La tenue luz que traspasa las
cortinas nubla mi visión. De todas formas no podría ver nada y mis lentes no
los puedo buscar. Me pesan los brazos, el simple intento de mover los hombros
produce dolor. A penas comienzo a dar unos suspiros, siento un escozor en mi
garganta y al tomar mis labios con mis dientes percibo su resequedad. Necesito
agua.
Si quieres un saludo, comiénzalo. Sí quieres una sonrisa, búscala. Sí
quieres cariño, dalo. Sí quieres una despedida, sólo vete. Esos son
algunos principios de las iniciativas que vale la pena tomar a diario.
¿Por qué hasta ahora creé estos principios?

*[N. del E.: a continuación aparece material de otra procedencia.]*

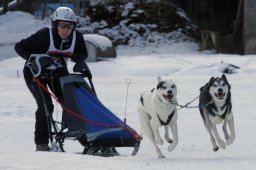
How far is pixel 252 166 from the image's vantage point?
19.2 ft

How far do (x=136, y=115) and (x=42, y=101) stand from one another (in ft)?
13.2

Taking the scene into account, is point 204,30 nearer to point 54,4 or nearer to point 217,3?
point 217,3

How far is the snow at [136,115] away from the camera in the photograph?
19.1ft

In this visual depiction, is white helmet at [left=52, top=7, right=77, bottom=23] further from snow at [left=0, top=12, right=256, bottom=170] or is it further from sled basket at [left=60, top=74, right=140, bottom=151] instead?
snow at [left=0, top=12, right=256, bottom=170]

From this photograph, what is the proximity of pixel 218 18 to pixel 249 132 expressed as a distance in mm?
19402

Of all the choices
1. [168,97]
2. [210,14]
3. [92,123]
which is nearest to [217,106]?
[168,97]

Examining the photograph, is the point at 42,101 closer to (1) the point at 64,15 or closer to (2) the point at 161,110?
(1) the point at 64,15

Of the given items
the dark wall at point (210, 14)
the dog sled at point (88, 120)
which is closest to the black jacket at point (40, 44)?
the dog sled at point (88, 120)

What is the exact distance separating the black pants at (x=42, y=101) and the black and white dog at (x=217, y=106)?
1584mm

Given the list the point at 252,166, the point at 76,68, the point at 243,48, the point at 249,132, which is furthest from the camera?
the point at 243,48

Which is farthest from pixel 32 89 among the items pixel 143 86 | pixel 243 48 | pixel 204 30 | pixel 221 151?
pixel 204 30

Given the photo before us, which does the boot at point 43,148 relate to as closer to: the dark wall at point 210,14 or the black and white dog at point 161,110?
the black and white dog at point 161,110

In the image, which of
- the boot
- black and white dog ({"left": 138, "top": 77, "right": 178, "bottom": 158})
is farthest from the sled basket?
the boot

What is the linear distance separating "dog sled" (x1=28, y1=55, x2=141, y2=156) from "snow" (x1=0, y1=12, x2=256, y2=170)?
0.73ft
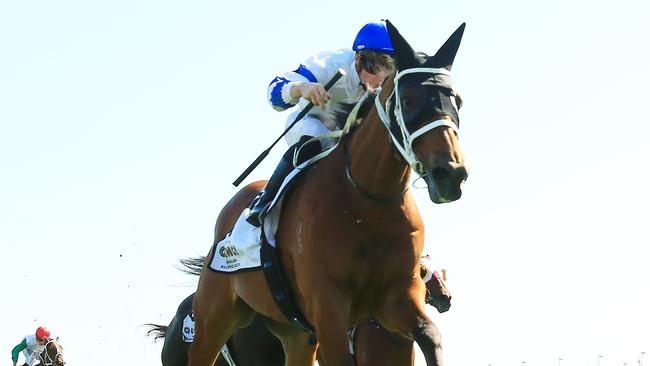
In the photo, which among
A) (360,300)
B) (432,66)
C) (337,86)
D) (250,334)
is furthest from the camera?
(250,334)

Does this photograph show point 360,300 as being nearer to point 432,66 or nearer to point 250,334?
point 432,66

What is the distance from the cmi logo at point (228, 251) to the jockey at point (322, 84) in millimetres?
466

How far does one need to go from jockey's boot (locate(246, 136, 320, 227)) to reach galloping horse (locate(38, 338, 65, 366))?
41.0 feet

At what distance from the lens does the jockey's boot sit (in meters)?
9.16

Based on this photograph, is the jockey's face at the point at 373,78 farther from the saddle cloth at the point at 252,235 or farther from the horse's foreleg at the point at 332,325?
the horse's foreleg at the point at 332,325

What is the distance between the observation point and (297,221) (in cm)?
880

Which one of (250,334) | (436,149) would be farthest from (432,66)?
(250,334)

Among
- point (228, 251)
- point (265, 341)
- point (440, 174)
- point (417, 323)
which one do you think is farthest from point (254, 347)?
point (440, 174)

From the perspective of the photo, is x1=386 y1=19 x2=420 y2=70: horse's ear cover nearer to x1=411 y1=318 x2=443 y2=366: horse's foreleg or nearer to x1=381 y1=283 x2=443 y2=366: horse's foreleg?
x1=381 y1=283 x2=443 y2=366: horse's foreleg

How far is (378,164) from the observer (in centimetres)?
834

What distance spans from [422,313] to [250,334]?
169 inches

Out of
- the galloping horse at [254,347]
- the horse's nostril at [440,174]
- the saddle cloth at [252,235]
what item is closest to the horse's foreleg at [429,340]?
the horse's nostril at [440,174]

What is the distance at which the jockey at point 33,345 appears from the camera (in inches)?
864

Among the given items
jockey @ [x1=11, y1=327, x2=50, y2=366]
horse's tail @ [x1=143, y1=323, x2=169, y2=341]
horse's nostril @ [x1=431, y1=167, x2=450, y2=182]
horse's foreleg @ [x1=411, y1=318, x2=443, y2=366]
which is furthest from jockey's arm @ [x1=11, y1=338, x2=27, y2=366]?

Han pasado unos segundos, pero
detesto no ver. Mi rededor cobra forma. Ya no hay tanto dolor, pero mis dedos
no quieren responder bien. Mis piernas, no las quiero mover, en un rato lo
intentaré. La resequedad se está haciendo peor. Mis labios arden, mi piel se
siente como una lija.
-¿Dónde estoy?
¿Por qué lo digo en voz alta? No
hay nadie. No hay sonidos, ni olores, tampoco muros ni vacios. Más allá no veo
a qué dirigirme. Tengo sed. Quiero agua.
-Gracias.
La sensación del líquido de la
vida fue exactamente eso. El roce de ésta con mi boca, mi lengua. El bello frio
que producía al recorrer mi interior. Las pequeñas gotas de fresno que escurren y bajan por mi cuello hasta perderse en mi pecho. Será curiosidad, o
tal vez la falta de atención. Pero veo hacia abajo y me encuentro desnuda.
Estoy muy tranquila. Doy un
respiro, luego otro. Se fue el atisbo de ansiedad que quería relucir dentro de
esta inexplicable sensación ante la cual he cedido sin reconocerlo. No hasta
ahora. Conscientemente pienso que debería estar intranquila. Debería correr,
buscar algo o a alguien. Mi cuerpo debería estar cubierto por … por una sábana y
yo sigo sin encontrar mis anteojos.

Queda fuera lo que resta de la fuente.